É verdade que as origens do fado (como as dos blues, do tango ou do rebético) têm um odor acentuadamente "lumpen" e, musicalmente, não era comparável com a imensa riqueza e respiração ampla da música tradicional. Mas, um século depois, Amália e Oulman, Camané e José Mário Branco, Cristina Branco e mais dois ou três, partindo dessa rudimentar matriz, transformaram-no em algo de definitivamente maior. E, agora sim, por vezes, indústria organizada e lucrativa. Gisela João, três anos depois da estreia homónima, em Nua, dá belíssimos sinais de desejar percorrer uma via próxima do imaculado percurso de Camané: rente à tradição mas, sem excessos de “produção” nem tiques de "crowd pleasing", pronta a, discreta e elegantemente, pisar o risco. E "Labirinto Ou Não Foi Nada", "Naufrágio", "Sombras do Passado" e uma sublime "Llorona" são exactamente aquilo a que se chama clássicos instantâneos.

4 comments:

Anonymous said...

Também gosto e dpois percebem -se logo as palavras que canta , sem ter que ir Ver a "letra " do fado.

Anonymous said...

Quando a ouvi em concerto há uns quatro anos não me agradou. Um discurso inculto, referências enxertadas à pressão, indiciando uma familiaridade que pela idade não pode ter com figuras do passado, uma espécie de complexo adâmico revertido e sem consistência, má compreensão das sílabas, com intromissão de preposições que destruiam a prosódia.

João Lisboa said...

O que é um "complexo adâmico revertido e sem consistência"?

Anonymous said...

Para clarificar, então:

Adão é o primeiro homem. Há em muitos dos que por cá andam o convencimento de que o mundo começou com eles. De que não houve um antes. De que são eles o primeiro Adão - o complexo adâmico.

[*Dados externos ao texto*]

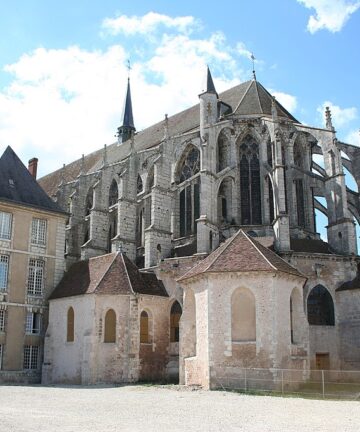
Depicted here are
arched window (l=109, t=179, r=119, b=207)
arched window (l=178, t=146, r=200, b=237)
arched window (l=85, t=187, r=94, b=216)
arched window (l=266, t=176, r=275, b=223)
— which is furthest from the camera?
arched window (l=85, t=187, r=94, b=216)

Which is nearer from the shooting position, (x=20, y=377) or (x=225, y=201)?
(x=20, y=377)

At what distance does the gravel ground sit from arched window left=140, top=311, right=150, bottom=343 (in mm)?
6143

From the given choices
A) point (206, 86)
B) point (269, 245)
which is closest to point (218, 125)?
point (206, 86)

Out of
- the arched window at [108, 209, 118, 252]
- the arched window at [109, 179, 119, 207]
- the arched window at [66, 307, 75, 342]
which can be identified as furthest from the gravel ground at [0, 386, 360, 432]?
the arched window at [109, 179, 119, 207]

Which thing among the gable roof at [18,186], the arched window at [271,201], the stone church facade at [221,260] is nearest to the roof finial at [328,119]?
the stone church facade at [221,260]

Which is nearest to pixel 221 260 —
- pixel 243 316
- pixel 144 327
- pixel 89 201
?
pixel 243 316

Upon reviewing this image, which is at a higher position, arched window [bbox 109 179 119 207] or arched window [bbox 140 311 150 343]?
arched window [bbox 109 179 119 207]

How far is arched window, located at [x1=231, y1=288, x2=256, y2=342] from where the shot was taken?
67.4ft

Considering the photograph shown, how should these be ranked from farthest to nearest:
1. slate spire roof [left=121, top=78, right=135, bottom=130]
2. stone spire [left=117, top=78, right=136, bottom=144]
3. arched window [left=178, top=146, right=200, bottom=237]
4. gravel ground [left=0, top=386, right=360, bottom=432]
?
slate spire roof [left=121, top=78, right=135, bottom=130], stone spire [left=117, top=78, right=136, bottom=144], arched window [left=178, top=146, right=200, bottom=237], gravel ground [left=0, top=386, right=360, bottom=432]

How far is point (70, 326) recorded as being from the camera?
84.2 ft

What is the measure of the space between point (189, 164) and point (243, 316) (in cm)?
1317

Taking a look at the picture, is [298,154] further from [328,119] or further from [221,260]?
[221,260]

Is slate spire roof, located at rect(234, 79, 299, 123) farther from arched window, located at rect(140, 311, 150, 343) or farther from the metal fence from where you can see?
the metal fence

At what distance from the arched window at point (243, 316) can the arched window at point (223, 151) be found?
1058 centimetres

A cantora tentava (o que é bom) reverter essa ideia de que fosse ela a primeira. Mas fazia-o metendo-se muito à pressão numa genealogia fadista, citando Amálias e Marceneiros, aqui e ali, como se fosse muito lá de casa. Um discurso plástico, sem consistência. De certo modo, uma simulação.

Ainda bem que terá melhorado. Não me ficou especial memória desse concerto.